* **Data records**
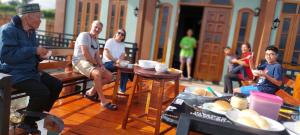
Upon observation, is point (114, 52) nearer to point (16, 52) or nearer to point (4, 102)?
point (16, 52)

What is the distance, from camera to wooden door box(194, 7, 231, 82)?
6130 mm

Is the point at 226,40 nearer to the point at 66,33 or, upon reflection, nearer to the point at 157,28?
the point at 157,28

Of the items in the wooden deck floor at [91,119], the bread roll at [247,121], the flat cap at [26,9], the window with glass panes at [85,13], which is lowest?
the wooden deck floor at [91,119]

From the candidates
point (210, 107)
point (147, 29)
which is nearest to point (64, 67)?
point (210, 107)

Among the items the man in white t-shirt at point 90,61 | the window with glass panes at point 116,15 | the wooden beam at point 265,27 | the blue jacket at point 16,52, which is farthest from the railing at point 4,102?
the window with glass panes at point 116,15

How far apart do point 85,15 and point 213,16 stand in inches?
137

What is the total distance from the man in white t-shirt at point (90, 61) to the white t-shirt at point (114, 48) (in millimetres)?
420

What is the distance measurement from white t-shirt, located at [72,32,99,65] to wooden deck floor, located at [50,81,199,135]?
0.58 metres

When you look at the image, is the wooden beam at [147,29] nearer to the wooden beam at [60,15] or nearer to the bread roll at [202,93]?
the wooden beam at [60,15]

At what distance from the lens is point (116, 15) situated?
6.88 m

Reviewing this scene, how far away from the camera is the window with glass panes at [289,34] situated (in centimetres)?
550

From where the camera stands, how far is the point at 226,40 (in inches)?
241

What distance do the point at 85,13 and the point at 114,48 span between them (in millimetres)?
3600

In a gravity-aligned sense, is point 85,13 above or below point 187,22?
below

* **The exercise**
Which lines in the data records above contain the word "bread"? Pull out every one of them, treating uppercase and lowercase as different.

* **Exercise result**
Of the items in the wooden deck floor at [91,119], the bread roll at [247,121], the flat cap at [26,9], the window with glass panes at [85,13], which is lowest?
When you look at the image, is the wooden beam at [147,29] nearer to the wooden beam at [60,15] or nearer to the bread roll at [202,93]?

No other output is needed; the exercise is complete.